Tuesday, May 29, 2007

Losing the dream

I am convinced that Medicare and other old-age programs will be solved so that they are in place for my parents' generation. I have a hard time imaging a large union set of twenty and thirty-somethings who want their parents to move in with them at the same time that they are trying to first pay off college and then raise their own kids AND the parents who have finally gotten their kids out of the house giving up that independence. It is this union set that will not mobilize politically to support old-age programs:

The Baby Boomer voters will make sure that they elect people who make sure they can go to the doctor and hospital and pharmacy and nursing home easily and seemingly cheaply. This is why I worry about pretty much everything else.


The obligations that the current system has incurred are immense. USA Today has gone through the federal government books and sees an accrual accounting deficit of roughly 40% of total spending instead of roughly the 8% cash accounting deficit for this fiscal year. The overwhelming majority of these future debts are medical expenses that my generation will be paying into an inefficient and ineffective system full of perverse incentives.


Political Animal
is pointing to an interesting study that looks at income mobility and the prospect of intergenerational advancement within American society put together by a fairly interesting coalition of Washington think tanks. The short answer is that the American Dream of being able to do better than your parents and get ahead by dint of hard work, innovative ideas, and a little bit of luck are at best rare events instead of the standard morality tale of traditional American mythology.

My generation's men, myself included, are behind where our fathers were thirty years ago despite being deeper in debt to fund more and more education. We are being priced out of asset accumulation and the ability to save for the future as the social expectation of being a 'respectable' and thus a hire-able member of society has become more expensive. Adam Smith noted this tendency of escalating relative competition two hundred years ago:

By necessaries I understand not only the commodities which are indispensably necessary for the support of life, but what ever the customs of the country renders it indecent for creditable people, even the lowest order, to be without. A linen shirt, for example, is, strictly speaking, not a necessary of life. The Greeks and Romans lived, I suppose, very comfortably, though they had no linen. But in the present times, through the greater part of Europe, a creditable day-laborer would be ashamed to appear in public without a linen shirt, the want of which would be supposed to denote that disgraceful degree of poverty which, it is presumed, nobody can well fall into, without extreme bad conduct. Custom, in the same manner, has rendered leather shoes a necessary of life in England. (h/t Economist View)


The under-45s are politically less viable as a quasi-unified voting block and also significantly under more stress and economic variability.
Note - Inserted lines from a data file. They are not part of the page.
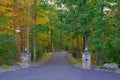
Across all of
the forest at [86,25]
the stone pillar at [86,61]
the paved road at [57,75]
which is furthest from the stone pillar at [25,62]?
the stone pillar at [86,61]

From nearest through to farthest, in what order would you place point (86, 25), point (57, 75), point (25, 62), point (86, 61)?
point (57, 75), point (86, 61), point (25, 62), point (86, 25)

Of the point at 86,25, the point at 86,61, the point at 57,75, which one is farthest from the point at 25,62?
the point at 57,75

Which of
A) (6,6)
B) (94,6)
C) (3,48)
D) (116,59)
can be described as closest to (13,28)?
(6,6)

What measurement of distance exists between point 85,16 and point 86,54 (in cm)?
326

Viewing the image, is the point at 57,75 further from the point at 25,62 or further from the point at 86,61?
the point at 25,62

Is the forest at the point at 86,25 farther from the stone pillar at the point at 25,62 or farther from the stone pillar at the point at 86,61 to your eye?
the stone pillar at the point at 86,61

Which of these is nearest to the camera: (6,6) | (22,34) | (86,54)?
(86,54)

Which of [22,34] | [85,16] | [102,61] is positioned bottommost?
[102,61]

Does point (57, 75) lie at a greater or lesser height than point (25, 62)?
greater

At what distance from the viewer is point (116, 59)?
2248 centimetres

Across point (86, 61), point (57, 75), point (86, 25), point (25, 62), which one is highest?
point (86, 25)

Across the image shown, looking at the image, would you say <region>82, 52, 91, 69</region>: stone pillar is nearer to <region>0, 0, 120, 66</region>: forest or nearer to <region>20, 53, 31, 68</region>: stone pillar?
<region>0, 0, 120, 66</region>: forest

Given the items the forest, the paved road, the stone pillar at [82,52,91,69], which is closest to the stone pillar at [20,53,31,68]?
the forest

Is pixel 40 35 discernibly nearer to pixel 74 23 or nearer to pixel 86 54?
pixel 74 23
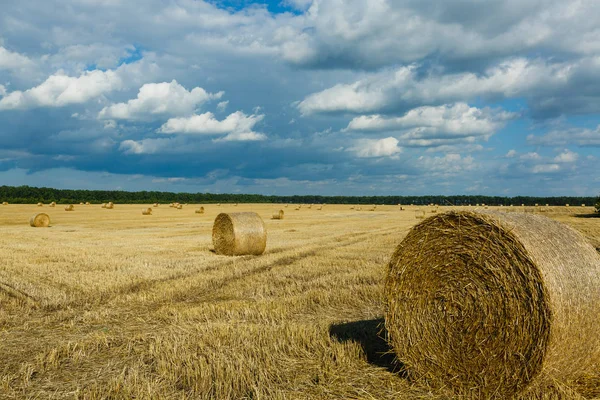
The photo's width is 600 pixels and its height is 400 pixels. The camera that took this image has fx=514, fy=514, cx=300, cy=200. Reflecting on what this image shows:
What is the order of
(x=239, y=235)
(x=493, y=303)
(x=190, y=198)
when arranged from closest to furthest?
(x=493, y=303) → (x=239, y=235) → (x=190, y=198)

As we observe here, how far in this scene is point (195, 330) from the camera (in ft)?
25.1

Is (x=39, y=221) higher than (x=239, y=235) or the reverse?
the reverse

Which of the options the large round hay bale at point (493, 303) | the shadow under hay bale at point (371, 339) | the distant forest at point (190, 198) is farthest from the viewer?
the distant forest at point (190, 198)

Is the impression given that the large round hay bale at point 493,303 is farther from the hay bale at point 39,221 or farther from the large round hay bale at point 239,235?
A: the hay bale at point 39,221

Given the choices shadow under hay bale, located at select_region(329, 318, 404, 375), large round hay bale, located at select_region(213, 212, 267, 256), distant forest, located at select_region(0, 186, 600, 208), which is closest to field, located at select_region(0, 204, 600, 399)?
shadow under hay bale, located at select_region(329, 318, 404, 375)

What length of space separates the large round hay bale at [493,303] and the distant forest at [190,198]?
61685 millimetres

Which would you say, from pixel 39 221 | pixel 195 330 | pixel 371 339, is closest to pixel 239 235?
pixel 195 330

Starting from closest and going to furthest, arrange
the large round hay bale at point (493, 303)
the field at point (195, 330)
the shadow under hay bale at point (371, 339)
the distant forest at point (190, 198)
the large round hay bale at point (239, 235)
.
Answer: the large round hay bale at point (493, 303) → the field at point (195, 330) → the shadow under hay bale at point (371, 339) → the large round hay bale at point (239, 235) → the distant forest at point (190, 198)

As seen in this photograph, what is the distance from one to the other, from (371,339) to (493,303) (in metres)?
2.21

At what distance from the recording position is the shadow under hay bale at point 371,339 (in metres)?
6.17

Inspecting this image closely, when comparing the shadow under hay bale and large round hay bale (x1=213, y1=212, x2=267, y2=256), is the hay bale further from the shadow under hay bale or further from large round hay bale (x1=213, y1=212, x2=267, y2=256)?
the shadow under hay bale

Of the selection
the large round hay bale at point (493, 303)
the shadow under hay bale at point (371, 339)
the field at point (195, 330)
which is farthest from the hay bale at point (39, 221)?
the large round hay bale at point (493, 303)

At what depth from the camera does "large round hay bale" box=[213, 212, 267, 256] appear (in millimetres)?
17266

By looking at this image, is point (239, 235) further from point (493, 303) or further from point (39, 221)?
point (39, 221)
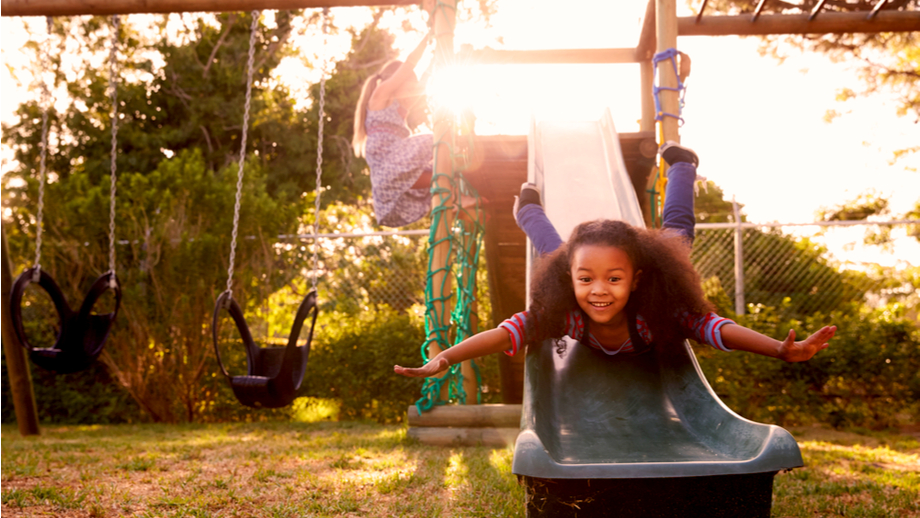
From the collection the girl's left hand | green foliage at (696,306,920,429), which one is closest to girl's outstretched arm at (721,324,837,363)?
the girl's left hand

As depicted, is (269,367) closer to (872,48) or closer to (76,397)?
(76,397)

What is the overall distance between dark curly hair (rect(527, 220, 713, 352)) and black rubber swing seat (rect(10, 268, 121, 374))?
322cm

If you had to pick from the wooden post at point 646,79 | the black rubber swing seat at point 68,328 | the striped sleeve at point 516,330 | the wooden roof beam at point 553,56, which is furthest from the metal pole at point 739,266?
the black rubber swing seat at point 68,328

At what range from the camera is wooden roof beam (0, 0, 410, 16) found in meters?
4.45

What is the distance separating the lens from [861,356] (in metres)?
6.10

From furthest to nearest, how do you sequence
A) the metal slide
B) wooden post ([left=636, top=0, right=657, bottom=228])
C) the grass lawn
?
wooden post ([left=636, top=0, right=657, bottom=228]) → the grass lawn → the metal slide

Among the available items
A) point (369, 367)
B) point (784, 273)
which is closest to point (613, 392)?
point (369, 367)

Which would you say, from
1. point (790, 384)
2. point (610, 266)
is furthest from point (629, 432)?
point (790, 384)

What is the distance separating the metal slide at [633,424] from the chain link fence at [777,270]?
4162mm

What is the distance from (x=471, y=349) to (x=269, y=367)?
2.51 m

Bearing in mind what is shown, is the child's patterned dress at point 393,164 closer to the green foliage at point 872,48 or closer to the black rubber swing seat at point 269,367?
the black rubber swing seat at point 269,367

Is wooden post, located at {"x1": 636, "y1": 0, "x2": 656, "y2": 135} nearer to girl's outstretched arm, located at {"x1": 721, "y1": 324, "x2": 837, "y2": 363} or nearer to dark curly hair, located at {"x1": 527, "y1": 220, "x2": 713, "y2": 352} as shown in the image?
dark curly hair, located at {"x1": 527, "y1": 220, "x2": 713, "y2": 352}

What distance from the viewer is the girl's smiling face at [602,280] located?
2357 mm

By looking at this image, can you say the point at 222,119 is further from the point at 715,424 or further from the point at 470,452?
the point at 715,424
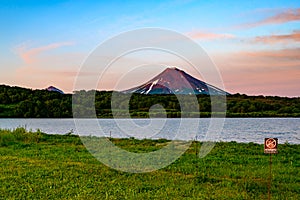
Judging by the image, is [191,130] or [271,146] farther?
[191,130]

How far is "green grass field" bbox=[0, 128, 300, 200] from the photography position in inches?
424

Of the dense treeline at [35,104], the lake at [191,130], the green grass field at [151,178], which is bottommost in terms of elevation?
the green grass field at [151,178]

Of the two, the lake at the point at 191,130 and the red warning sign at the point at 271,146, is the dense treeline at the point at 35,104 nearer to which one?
the lake at the point at 191,130

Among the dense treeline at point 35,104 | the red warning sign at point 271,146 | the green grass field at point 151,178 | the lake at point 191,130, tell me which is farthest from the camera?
the dense treeline at point 35,104

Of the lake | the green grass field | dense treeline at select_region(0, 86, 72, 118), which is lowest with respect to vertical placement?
the green grass field

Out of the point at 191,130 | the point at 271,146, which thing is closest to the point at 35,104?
the point at 191,130

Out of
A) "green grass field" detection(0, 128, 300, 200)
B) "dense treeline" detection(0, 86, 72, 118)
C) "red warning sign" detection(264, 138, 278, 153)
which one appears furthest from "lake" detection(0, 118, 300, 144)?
"dense treeline" detection(0, 86, 72, 118)

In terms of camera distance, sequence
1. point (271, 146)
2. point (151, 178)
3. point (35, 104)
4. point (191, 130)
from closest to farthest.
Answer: point (271, 146), point (151, 178), point (191, 130), point (35, 104)

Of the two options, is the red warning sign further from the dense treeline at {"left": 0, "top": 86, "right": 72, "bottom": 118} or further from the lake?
the dense treeline at {"left": 0, "top": 86, "right": 72, "bottom": 118}

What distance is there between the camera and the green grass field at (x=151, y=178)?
10758 millimetres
The expenses of daily life have increased significantly faster than the official inflation ex-inflation CPI numbers as education has increased, housing prices have increased, health-care has increased at rates double, triple and quadruple the rates of general inflation and current debt levels, both private and public have dramatically increased. Choices will have to be made eventually to pay off the debts that we as a society and as individuals have incurred, and those choices will be nasty.

The dominant political bloc in American life will seek to protect their interests. And those interests are to likely to be sure that more of the same continues for as long as they can continue to get a good piece of the pie no matter what the costs are to the rest of the population. I fear this outcome as that would dictate a politics that makes Karl Rove look like a piker at divide and conquer. I also fear the economic consequences as it would necessitate a sell-off of my future option space to pay for mistakes made when I was eating paste.

I am also worried about the increasing dissonance between reality and the greater American narrative. My generation has been told that the future is ours to create, but the debts of the past shackle our ability to experiment and achieve. More of our current and future income will be needed to pay off the past's tequila fueled binges furthing the chronic underinvestment for the future as the future can not vote and the stakeholders of the future, my generation, does not vote consistently enough.

The gulf between internalized expectations and realized outcomes increases on both an individual and generational levels, the conflicts will intensify as the American political game shifts from a non-zero sum, increasing pie problem to a far nastier zero-sum game as every one has much stronger incentives to bugger their neighbors to hold onto their relative and hopefully absolute positions.